# WORK REQUIRED
Quote all entries exactly, leaving pictures aside.

# MATERIAL FOR THE TASK
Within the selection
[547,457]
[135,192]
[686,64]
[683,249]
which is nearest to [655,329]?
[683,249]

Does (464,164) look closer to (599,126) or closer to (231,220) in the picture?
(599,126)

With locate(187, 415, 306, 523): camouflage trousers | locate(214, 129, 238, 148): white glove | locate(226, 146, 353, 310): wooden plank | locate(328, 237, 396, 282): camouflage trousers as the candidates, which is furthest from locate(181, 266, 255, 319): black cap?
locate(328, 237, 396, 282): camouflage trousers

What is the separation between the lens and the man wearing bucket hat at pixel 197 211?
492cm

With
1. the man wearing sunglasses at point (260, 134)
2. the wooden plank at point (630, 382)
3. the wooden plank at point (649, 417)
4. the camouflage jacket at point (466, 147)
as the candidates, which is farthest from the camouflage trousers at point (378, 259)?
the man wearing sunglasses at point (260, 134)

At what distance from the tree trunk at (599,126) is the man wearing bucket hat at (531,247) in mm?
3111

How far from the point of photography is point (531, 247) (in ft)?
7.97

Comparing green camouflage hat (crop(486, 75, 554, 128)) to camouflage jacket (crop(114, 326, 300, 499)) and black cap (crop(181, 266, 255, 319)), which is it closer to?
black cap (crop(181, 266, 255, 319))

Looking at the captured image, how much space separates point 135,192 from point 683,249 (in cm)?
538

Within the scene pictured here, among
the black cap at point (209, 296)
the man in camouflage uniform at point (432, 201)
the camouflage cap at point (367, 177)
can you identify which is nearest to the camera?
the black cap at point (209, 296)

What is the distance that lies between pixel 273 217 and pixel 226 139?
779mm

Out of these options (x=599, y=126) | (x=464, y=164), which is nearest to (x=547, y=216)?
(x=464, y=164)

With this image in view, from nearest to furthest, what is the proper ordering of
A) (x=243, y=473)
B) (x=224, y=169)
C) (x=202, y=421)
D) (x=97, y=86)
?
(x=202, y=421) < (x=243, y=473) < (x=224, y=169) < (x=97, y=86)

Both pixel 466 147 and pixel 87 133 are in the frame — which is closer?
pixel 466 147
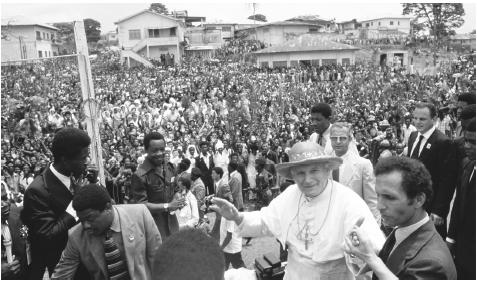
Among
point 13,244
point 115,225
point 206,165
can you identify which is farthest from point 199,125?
point 115,225

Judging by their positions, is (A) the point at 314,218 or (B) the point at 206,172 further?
(B) the point at 206,172

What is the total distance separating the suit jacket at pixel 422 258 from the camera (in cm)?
174

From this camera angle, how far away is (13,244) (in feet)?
13.2

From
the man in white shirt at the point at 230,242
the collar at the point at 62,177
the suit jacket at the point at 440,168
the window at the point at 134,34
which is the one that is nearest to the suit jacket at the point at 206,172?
the man in white shirt at the point at 230,242

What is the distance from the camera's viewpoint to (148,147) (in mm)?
3736

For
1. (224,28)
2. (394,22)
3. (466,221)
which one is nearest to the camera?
(466,221)

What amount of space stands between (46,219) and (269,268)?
141 cm

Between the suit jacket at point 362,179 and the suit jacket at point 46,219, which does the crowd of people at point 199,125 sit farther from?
the suit jacket at point 46,219

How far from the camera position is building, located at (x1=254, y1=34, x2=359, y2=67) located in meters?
32.6

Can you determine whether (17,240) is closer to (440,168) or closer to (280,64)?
(440,168)

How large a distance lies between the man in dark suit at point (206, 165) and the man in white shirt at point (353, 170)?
5.33m

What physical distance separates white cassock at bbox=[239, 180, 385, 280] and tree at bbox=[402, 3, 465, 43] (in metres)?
38.1

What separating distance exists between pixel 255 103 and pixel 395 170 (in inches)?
579

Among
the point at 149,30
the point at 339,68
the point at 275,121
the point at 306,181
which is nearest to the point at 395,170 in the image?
the point at 306,181
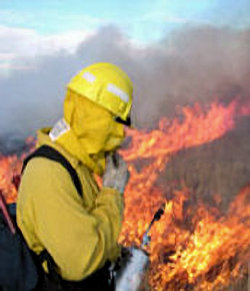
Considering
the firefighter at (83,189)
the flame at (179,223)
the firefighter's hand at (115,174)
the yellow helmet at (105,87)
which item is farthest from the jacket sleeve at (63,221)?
the flame at (179,223)

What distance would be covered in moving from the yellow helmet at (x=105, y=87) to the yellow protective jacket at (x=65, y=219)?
36 centimetres

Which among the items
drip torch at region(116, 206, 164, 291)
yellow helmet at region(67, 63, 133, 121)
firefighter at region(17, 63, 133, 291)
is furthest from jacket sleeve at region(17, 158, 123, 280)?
drip torch at region(116, 206, 164, 291)

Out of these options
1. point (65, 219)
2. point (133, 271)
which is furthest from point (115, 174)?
point (133, 271)

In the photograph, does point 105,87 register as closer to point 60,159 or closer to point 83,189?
point 60,159

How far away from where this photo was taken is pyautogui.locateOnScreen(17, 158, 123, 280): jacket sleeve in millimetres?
1941

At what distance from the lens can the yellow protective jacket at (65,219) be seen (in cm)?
194

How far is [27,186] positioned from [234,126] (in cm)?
1149

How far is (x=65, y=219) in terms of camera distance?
194 centimetres

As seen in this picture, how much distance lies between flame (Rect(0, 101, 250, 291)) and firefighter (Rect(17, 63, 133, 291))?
132 cm

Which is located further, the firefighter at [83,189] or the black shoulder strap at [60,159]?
the black shoulder strap at [60,159]

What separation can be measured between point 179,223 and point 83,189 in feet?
18.1

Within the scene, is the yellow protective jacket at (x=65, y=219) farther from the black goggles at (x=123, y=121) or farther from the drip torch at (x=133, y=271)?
the drip torch at (x=133, y=271)

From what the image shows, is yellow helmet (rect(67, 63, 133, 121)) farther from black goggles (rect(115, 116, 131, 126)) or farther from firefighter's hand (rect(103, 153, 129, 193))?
firefighter's hand (rect(103, 153, 129, 193))

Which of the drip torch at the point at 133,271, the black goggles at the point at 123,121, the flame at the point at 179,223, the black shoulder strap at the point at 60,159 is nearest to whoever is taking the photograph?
the black shoulder strap at the point at 60,159
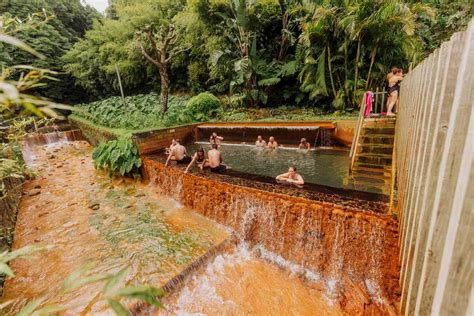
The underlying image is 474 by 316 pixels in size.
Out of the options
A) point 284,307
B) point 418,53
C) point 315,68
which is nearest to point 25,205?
point 284,307

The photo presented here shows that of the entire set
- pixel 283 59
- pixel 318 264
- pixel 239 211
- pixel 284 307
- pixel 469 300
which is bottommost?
pixel 284 307

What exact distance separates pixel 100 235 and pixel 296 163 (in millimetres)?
5375

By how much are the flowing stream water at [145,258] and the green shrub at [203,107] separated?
6.11 meters

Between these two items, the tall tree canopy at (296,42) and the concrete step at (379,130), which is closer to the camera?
the concrete step at (379,130)

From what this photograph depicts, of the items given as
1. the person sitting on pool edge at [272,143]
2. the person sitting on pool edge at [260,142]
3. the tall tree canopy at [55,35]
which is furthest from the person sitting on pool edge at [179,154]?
the tall tree canopy at [55,35]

# CORRECT ANSWER
Within the selection
[547,457]
[135,192]
[686,64]
[683,249]
which is nearest to [655,329]?
[683,249]

Does (464,164) look closer to (599,126) or closer to (231,220) in the picture?
(599,126)

With locate(187, 415, 306, 523): camouflage trousers | locate(214, 129, 238, 148): white glove | locate(226, 146, 353, 310): wooden plank | locate(328, 237, 396, 282): camouflage trousers as the candidates, which is furthest from locate(181, 266, 255, 319): black cap?
locate(328, 237, 396, 282): camouflage trousers

What is the separation between the lens and the man wearing bucket hat at pixel 197 211?
492cm

With
1. the man wearing sunglasses at point (260, 134)
2. the wooden plank at point (630, 382)
3. the wooden plank at point (649, 417)
4. the camouflage jacket at point (466, 147)
as the candidates, which is farthest from the camouflage trousers at point (378, 259)?
the man wearing sunglasses at point (260, 134)

At what distance from the tree trunk at (599,126) is the man wearing bucket hat at (531,247) in mm?
3111

How far from the point of photography is point (531, 247) (in ft)?
7.97

Comparing green camouflage hat (crop(486, 75, 554, 128)) to camouflage jacket (crop(114, 326, 300, 499)) and black cap (crop(181, 266, 255, 319)), which is it closer to?
black cap (crop(181, 266, 255, 319))

Looking at the captured image, how much space separates point 135,192 from point 683,249 (in cm)?
538

Within the scene pictured here, among
the black cap at point (209, 296)
the man in camouflage uniform at point (432, 201)
the camouflage cap at point (367, 177)
can you identify which is nearest to the camera?
the black cap at point (209, 296)

What is the distance that lies between pixel 273 217 and pixel 226 139?
779mm

Out of these options (x=599, y=126) | (x=464, y=164), which is nearest to (x=547, y=216)?
(x=464, y=164)

With this image in view, from nearest to furthest, what is the proper ordering of
A) (x=243, y=473)
B) (x=224, y=169)
C) (x=202, y=421)
D) (x=97, y=86)
?
(x=202, y=421) < (x=243, y=473) < (x=224, y=169) < (x=97, y=86)

Both pixel 466 147 and pixel 87 133 are in the frame — which is closer?
pixel 466 147
Among
point 13,244
point 115,225
point 206,165
can you identify which is farthest from point 199,125?
point 115,225

Judging by their positions, is (A) the point at 314,218 or (B) the point at 206,172 further?
(B) the point at 206,172

What is the total distance separating the suit jacket at pixel 422 258 from the camera (in cm)?
174

From this camera angle, how far away is (13,244) (in feet)?
13.2

From
the man in white shirt at the point at 230,242
the collar at the point at 62,177
the suit jacket at the point at 440,168
the window at the point at 134,34
which is the one that is nearest to the suit jacket at the point at 206,172?
the man in white shirt at the point at 230,242

What is the distance from the camera's viewpoint to (148,147) (in mm)?
3736

For
1. (224,28)
2. (394,22)
3. (466,221)
which one is nearest to the camera?
(466,221)

What amount of space stands between (46,219) and (269,268)?
141 cm

Between the suit jacket at point 362,179 and the suit jacket at point 46,219, which does the crowd of people at point 199,125 sit farther from?
the suit jacket at point 46,219

How far from the camera position is building, located at (x1=254, y1=34, x2=359, y2=67) located in meters?
32.6

Can you determine whether (17,240) is closer to (440,168) or closer to (280,64)?
(440,168)

How large a distance lies between the man in dark suit at point (206, 165) and the man in white shirt at point (353, 170)?
5.33m

What physical distance separates white cassock at bbox=[239, 180, 385, 280] and tree at bbox=[402, 3, 465, 43] (in metres)?
38.1

What separating distance exists between pixel 255 103 and pixel 395 170 (in inches)?
579

Among
the point at 149,30
the point at 339,68
the point at 275,121
the point at 306,181
which is nearest to the point at 395,170 in the image?
the point at 306,181
Considering
the firefighter at (83,189)
the flame at (179,223)
the firefighter's hand at (115,174)
the yellow helmet at (105,87)
which item is farthest from the jacket sleeve at (63,221)?
the flame at (179,223)

What distance would be covered in moving from the yellow helmet at (x=105, y=87) to the yellow protective jacket at (x=65, y=219)?
36 centimetres

Which among the items
drip torch at region(116, 206, 164, 291)
yellow helmet at region(67, 63, 133, 121)
firefighter at region(17, 63, 133, 291)
is furthest from jacket sleeve at region(17, 158, 123, 280)?
drip torch at region(116, 206, 164, 291)

Out of these options
1. point (65, 219)
2. point (133, 271)
which is furthest from point (115, 174)?
point (133, 271)

In the photograph, does point 105,87 register as closer to point 60,159 or closer to point 83,189?
point 60,159

How far away from where this photo was taken is pyautogui.locateOnScreen(17, 158, 123, 280): jacket sleeve in millimetres?
1941

At what distance from the lens can the yellow protective jacket at (65,219) be seen (in cm)?
194

How far is [27,186] positioned from [234,126] (in cm)?
1149

How far is (x=65, y=219) in terms of camera distance?
194 centimetres

As seen in this picture, how much distance lies between flame (Rect(0, 101, 250, 291)) and firefighter (Rect(17, 63, 133, 291))?
132 cm

Which is located further, the firefighter at [83,189] or the black shoulder strap at [60,159]?
the black shoulder strap at [60,159]

What separation can be measured between point 179,223 and point 83,189 in feet?
18.1

Within the scene, is the yellow protective jacket at (x=65, y=219) farther from the black goggles at (x=123, y=121) or farther from the drip torch at (x=133, y=271)?
the drip torch at (x=133, y=271)

From what the image shows, is yellow helmet (rect(67, 63, 133, 121)) farther from black goggles (rect(115, 116, 131, 126)) or farther from firefighter's hand (rect(103, 153, 129, 193))?
firefighter's hand (rect(103, 153, 129, 193))

Which of the drip torch at the point at 133,271, the black goggles at the point at 123,121, the flame at the point at 179,223, the black shoulder strap at the point at 60,159 is nearest to whoever is taking the photograph?
the black shoulder strap at the point at 60,159
The underlying image is 474 by 316 pixels in size.
Out of the options
A) point 284,307
B) point 418,53
C) point 315,68
which is nearest to point 25,205?
point 284,307

The photo presented here shows that of the entire set
- pixel 283 59
- pixel 318 264
- pixel 239 211
- pixel 284 307
- pixel 469 300
which is bottommost?
pixel 284 307

What exact distance separates pixel 100 235 and pixel 296 163 (in millimetres)?
5375

By how much are the flowing stream water at [145,258] and the green shrub at [203,107] separated?
6.11 meters

Between these two items, the tall tree canopy at (296,42) and the concrete step at (379,130), which is closer to the camera?
the concrete step at (379,130)

From what this photograph depicts, of the items given as
1. the person sitting on pool edge at [272,143]
2. the person sitting on pool edge at [260,142]
3. the tall tree canopy at [55,35]
which is furthest from the person sitting on pool edge at [179,154]?
the tall tree canopy at [55,35]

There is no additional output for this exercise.